● **SUPPLIED TEXT**:
= = =
Tourism is one of Australia's most important industries and has had an enormous impact on Australia's built and physical environments. Tourism is driven by people's desire for adventure and yearning to discover places of natural and cultural significance, beauty or intrigue. The irony inherent in the concept of tourism is that often it is these precise values which can become threatened by the scores of visitors who seek to explore them. This is why when developing a tourism industry it is essential to understand that its effects on the environment can be both negative and positive. This chapter discusses the pros and cons of tourism in Australia, in light of the range of impacts it has had upon both the built and natural environments. It also assesses the emergence of ecotourism in Australia and what this has meant for Australia's environments.
= = =
● **SUPPLIED RECORDS**:
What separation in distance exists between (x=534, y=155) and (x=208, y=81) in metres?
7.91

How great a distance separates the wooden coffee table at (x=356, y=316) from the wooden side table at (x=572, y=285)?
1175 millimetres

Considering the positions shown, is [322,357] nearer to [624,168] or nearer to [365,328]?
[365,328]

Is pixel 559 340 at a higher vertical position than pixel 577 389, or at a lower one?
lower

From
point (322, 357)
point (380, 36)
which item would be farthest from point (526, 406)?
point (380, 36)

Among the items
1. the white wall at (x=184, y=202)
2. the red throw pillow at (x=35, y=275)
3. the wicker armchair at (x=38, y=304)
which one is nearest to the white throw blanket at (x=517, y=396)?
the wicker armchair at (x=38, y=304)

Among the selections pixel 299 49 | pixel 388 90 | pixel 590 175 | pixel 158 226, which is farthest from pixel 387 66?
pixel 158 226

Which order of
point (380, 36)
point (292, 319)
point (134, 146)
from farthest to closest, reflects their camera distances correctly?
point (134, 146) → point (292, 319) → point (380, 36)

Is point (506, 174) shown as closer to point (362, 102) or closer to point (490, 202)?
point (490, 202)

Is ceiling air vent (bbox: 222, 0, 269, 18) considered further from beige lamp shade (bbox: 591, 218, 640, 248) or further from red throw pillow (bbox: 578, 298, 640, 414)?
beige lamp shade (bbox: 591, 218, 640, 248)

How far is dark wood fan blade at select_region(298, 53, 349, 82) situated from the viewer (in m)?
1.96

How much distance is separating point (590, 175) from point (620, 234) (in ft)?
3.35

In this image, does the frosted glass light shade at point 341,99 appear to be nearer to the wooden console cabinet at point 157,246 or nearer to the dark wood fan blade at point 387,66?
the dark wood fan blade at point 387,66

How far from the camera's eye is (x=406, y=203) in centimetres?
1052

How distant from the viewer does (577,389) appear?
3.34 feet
= = =
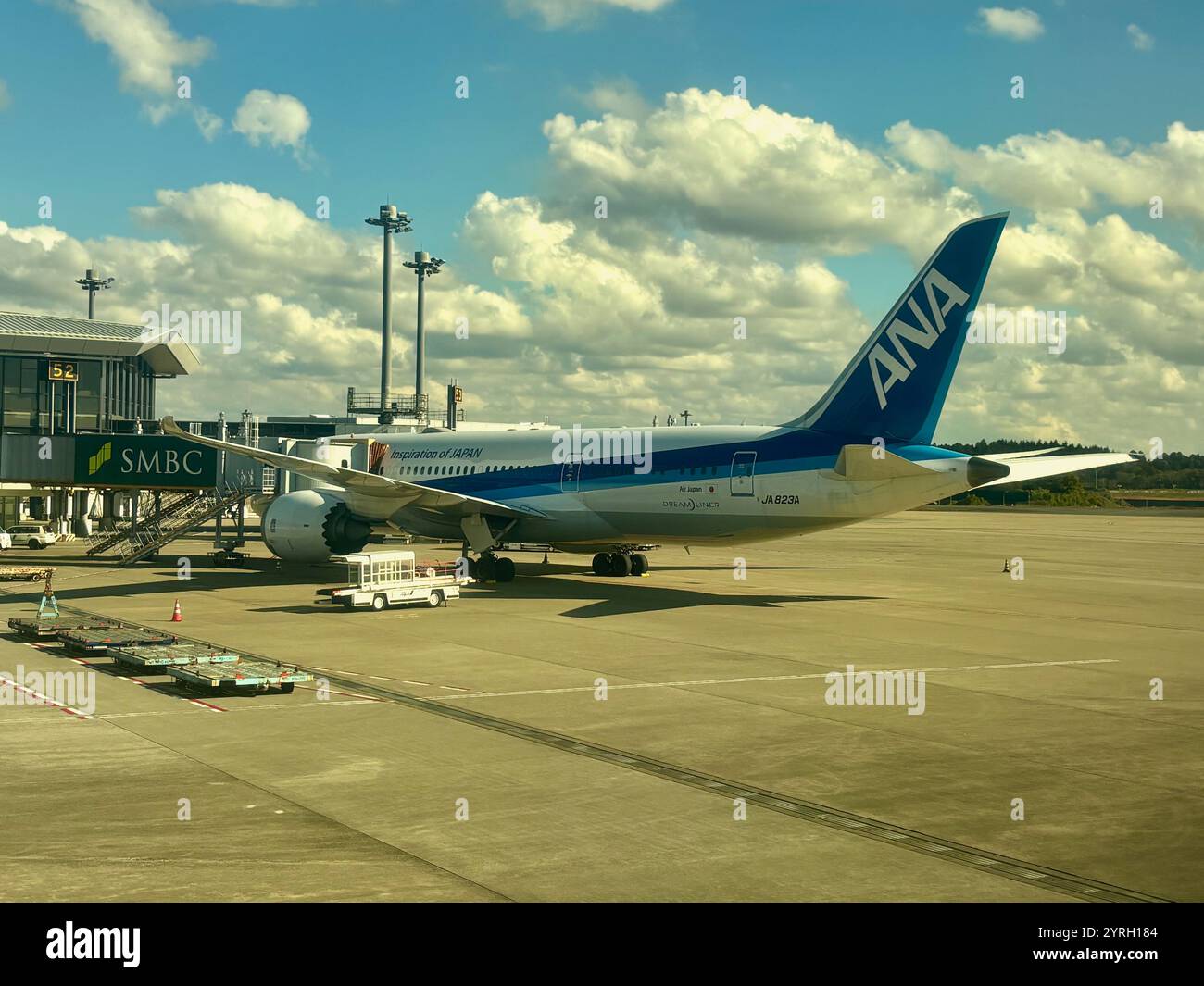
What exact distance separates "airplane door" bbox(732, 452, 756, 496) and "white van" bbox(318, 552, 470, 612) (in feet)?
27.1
= = =
● **EXERCISE**: According to the passage on Australian tourism, what drives tourism?

● **TASK OUTPUT**: People's desire for adventure and their yearning to discover places of natural and cultural significance, beauty or intrigue.